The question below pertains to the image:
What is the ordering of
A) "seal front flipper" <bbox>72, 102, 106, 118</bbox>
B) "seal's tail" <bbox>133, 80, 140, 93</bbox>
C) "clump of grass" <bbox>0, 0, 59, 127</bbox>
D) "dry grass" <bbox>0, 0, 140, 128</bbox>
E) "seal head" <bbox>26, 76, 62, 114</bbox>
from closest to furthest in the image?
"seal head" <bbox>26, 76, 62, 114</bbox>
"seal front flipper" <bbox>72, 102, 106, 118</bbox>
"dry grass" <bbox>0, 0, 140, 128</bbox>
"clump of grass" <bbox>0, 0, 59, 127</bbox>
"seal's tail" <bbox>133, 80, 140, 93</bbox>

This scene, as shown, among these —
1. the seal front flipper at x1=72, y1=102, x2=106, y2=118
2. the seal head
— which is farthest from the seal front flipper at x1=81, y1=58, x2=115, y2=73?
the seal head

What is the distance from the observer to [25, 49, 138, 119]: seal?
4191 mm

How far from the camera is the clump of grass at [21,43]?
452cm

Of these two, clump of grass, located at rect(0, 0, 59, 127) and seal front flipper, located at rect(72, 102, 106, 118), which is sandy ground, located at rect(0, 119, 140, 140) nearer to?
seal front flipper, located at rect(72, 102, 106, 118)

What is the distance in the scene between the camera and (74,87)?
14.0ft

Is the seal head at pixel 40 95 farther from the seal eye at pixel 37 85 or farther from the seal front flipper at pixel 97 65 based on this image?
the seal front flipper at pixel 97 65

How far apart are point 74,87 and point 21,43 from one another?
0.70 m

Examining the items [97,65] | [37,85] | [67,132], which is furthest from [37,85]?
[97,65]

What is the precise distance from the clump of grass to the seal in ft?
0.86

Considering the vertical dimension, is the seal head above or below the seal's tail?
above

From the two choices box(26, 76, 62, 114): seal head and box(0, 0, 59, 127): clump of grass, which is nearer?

# # # # #

WORK TO BE COMPLETED ▸
Output every record above exactly as it appears.

COMPLETED EXERCISE ▸
The question below pertains to the image:
What is the ordering of
A) "seal front flipper" <bbox>72, 102, 106, 118</bbox>
B) "seal's tail" <bbox>133, 80, 140, 93</bbox>
C) "clump of grass" <bbox>0, 0, 59, 127</bbox>
D) "dry grass" <bbox>0, 0, 140, 128</bbox>
E) "seal head" <bbox>26, 76, 62, 114</bbox>
from closest to furthest in the image?
"seal head" <bbox>26, 76, 62, 114</bbox>
"seal front flipper" <bbox>72, 102, 106, 118</bbox>
"dry grass" <bbox>0, 0, 140, 128</bbox>
"clump of grass" <bbox>0, 0, 59, 127</bbox>
"seal's tail" <bbox>133, 80, 140, 93</bbox>

This scene, as shown, among these —
1. the seal front flipper at x1=72, y1=102, x2=106, y2=118
2. the seal head
— which is farthest from the seal front flipper at x1=81, y1=58, x2=115, y2=73?
the seal head

What is the distance from the observer to [25, 49, 138, 119]: seal?
4191 mm

How far from the camera is the clump of grass at [21,43]?
452cm

Of these two, clump of grass, located at rect(0, 0, 59, 127) and seal front flipper, located at rect(72, 102, 106, 118), which is sandy ground, located at rect(0, 119, 140, 140) nearer to?
seal front flipper, located at rect(72, 102, 106, 118)

What is the distance in the scene between the camera and (74,87)?
14.0ft

Is the seal head at pixel 40 95 farther from the seal eye at pixel 37 85 or farther from the seal front flipper at pixel 97 65 based on this image?
the seal front flipper at pixel 97 65

How far apart are point 74,87 and point 21,43 from one another?
0.70 m

Examining the items [97,65] | [37,85] | [67,132], which is furthest from [37,85]?
[97,65]

What is the precise distance from the clump of grass to the seal in ft?
0.86

Considering the vertical dimension, is the seal head above or below the seal's tail?
above

From the two choices box(26, 76, 62, 114): seal head and box(0, 0, 59, 127): clump of grass, which is nearer?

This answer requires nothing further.